VAINCRE LE MAL PAR LE BIEN

« Ne sois pas surmonté par le mal, mais surmonte le mal par le bien » Romains 12. 21.

« Cessez de mal faire, apprenez à bien faire » Ésaïe 1. 16.

Par cette exhortation, l’apôtre Paul conclut la description des principaux aspects de la vie chrétienne contenus dans le chapitre 12 de son épître aux croyants de Rome. Cette conclusion est aussi une synthèse, qui contient aussi bien l’aspect négatif (les choses à ne pas faire) que l’aspect positif (celles qui sont à faire). Elle se relie directement au verset 9 du même chapitre : « Ayez en horreur le mal, tenez ferme au bien », mais elle est encore plus incisive parce que, étant au singulier, elle s’adresse directement à chacun d’entre nous.

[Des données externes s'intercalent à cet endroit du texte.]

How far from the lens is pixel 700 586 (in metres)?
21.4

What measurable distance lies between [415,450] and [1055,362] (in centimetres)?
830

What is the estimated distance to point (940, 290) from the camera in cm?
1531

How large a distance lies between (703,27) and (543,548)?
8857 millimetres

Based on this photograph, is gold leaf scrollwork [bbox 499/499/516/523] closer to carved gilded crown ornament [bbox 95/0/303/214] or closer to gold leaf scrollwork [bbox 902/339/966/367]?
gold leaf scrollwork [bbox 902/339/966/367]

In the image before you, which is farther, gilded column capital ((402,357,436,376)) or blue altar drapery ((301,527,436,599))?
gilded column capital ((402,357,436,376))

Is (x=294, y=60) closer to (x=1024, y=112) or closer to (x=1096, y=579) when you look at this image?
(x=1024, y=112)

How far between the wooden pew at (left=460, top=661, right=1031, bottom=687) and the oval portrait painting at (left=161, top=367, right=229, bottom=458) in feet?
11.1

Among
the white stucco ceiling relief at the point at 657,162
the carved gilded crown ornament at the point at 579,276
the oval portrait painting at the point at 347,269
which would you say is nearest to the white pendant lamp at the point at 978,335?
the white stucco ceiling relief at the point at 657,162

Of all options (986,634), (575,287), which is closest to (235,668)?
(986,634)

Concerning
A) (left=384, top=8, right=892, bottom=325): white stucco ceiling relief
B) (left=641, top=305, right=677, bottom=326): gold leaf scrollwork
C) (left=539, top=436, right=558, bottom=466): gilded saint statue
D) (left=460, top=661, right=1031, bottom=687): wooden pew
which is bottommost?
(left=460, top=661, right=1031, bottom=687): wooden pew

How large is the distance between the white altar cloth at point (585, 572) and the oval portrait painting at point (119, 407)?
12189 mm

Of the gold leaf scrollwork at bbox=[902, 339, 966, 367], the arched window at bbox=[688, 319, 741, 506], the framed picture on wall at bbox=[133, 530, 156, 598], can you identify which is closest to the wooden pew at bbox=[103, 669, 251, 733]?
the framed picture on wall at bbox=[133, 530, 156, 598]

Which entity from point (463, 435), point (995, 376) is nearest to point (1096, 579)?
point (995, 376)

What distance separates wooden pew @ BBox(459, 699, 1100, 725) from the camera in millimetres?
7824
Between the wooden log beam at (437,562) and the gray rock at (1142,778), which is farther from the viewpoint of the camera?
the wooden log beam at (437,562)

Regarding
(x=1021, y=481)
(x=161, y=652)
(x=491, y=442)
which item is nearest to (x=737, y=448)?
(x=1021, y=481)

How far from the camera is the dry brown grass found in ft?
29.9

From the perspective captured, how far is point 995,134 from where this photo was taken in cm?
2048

L’ordre dans lequel se trouvent ces principes n’est pas fortuit, car ils sont consécutifs : il s’agit d’ôter le mal pour le remplacer par le bien. Mais ce n’est pas un ordre quant à leur importance : ôter le mal et lui substituer le bien, cela va de pair. Ce serait une erreur d’insister sur un aspect des choses par rapport à l’autre aspect.

L’exhortation ne peut être mise en pratique que par un vrai croyant en Christ, qui a reçu le sceau du Saint Esprit (Éph. 1. 13). Un être humain qui est encore dans son état de péché (Éph. 2. 3) ne pourrait pas la traduire en actes, sauf occasionnellement, et en tous cas dans une mesure insuffisante par rapport aux critères de la sainteté et de la justice de Dieu. « Pour ceux qui sont souillés et incrédules, rien n’est pur ; au contraire, chez eux, intelligence et conscience sont souillées. Ils font profession de connaître Dieu, mais par leurs œuvres ils le renient… ils sont, …pour toute bonne œuvre, disqualifiés » (Tite 1. 15 et 16).

C’est seulement lorsqu’on est en relation avec Dieu le Père, par la foi en Christ et en son œuvre rédemptrice – par conséquent lorsqu’on est devenu « participant de la nature divine » (2 Pier. 1. 4) – que l’on est capable d’éviter le mal et de faire le bien. Ce sont les « capacités potentielles » que le croyant a reçues de Dieu pour les manifester par des comportements et des actions justes. Dans son épître, Jacques nous prévient : « La foi, si elle n’a pas d’œuvres, est morte » (Jac. 2. 26 et 17).

Posons-nous la question : mon comportement, mes paroles et mes actions, montrent-ils une foi authentique, réelle ? (2 Cor. 13. 5).